MySQL’s performance_schema provides equivalent data. The point is that the information is available and almost never reviewed systematically. Running a periodic audit of index usage is straightforward, takes minutes, and regularly uncovers indexes that can be dropped without any negative impact on read performance, while immediately improving write throughput.
5. Indexes on Frequently Updated Columns Fragment Over Time
B-tree indexes, which are the default in most relational databases, maintain their sorted structure through page splits. When you update an indexed column, the database removes the old entry and inserts a new one, potentially triggering a page split to maintain sort order. Over time, on columns that change frequently, this produces index bloat: pages that are only partially filled, wasting storage and forcing more I/O per scan.
The fix is periodic index rebuilding (REINDEX in PostgreSQL, OPTIMIZE TABLE in MySQL), but many teams don’t have this in their maintenance routines. The symptom is an index that looks correct in schema review but performs worse than expected in practice, and degrades further as the table grows. If you’re indexing a column like updated_at or last_login that changes on nearly every write, you should expect this problem and plan for it.

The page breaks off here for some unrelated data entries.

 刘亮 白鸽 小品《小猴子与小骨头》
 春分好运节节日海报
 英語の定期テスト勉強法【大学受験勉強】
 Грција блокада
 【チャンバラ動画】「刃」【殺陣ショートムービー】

6. Partial Indexes Cover Less Ground but Cost Much Less
If your application queries a table primarily by a filtered subset, a partial index covering only that subset is smaller, faster to scan, and cheaper to maintain than a full index. A classic example: if your orders table has millions of historical records but your application mostly queries for orders with status = ‘open’, and open orders are maybe five percent of the table, a partial index with a WHERE status = ‘open’ clause is roughly twenty times smaller than a full index on status.

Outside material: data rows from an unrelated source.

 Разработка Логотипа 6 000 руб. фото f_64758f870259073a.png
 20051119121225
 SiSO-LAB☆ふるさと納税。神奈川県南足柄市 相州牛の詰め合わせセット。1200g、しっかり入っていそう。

Partial indexes are supported in PostgreSQL and several other databases. They’re underused, probably because they require a more precise understanding of your query patterns than a blanket full-column index does. That precision is the point. An index built around how your application actually queries the data is almost always more effective than one built around how the schema happens to be structured.

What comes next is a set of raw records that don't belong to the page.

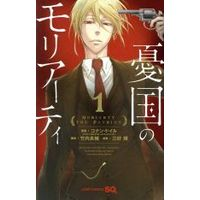 Manga Moriarty the Patriot (Yuukoku no Moriarty) vol.1 (憂国のモリアーティ(1))  / Takeuchi Ryousuke & コナン・ドイル & Miyoshi Hikaru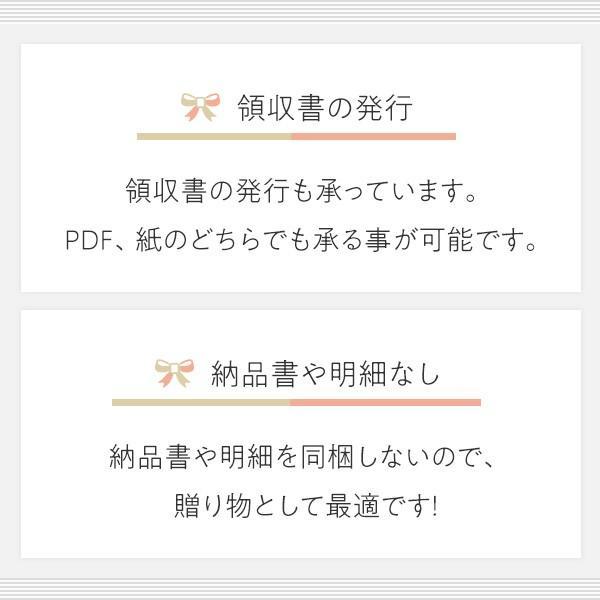 プレゼント ギフト 本高砂屋 エコルセ|wochigochi|13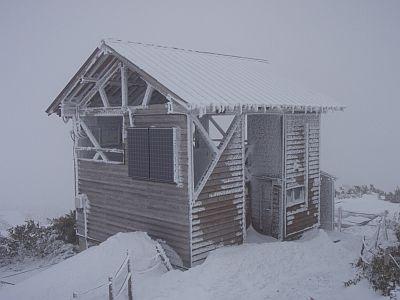 氷ノ山山頂展望台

The engineers who manage databases well share a habit: they treat every index as a liability until proven otherwise. The question isn’t whether an index could theoretically help a query. It’s whether it provably does, at a write cost the application can afford, without redundancy that adds maintenance weight. Most databases will tell you exactly which indexes are earning their keep. The information is there. You just have to look at it.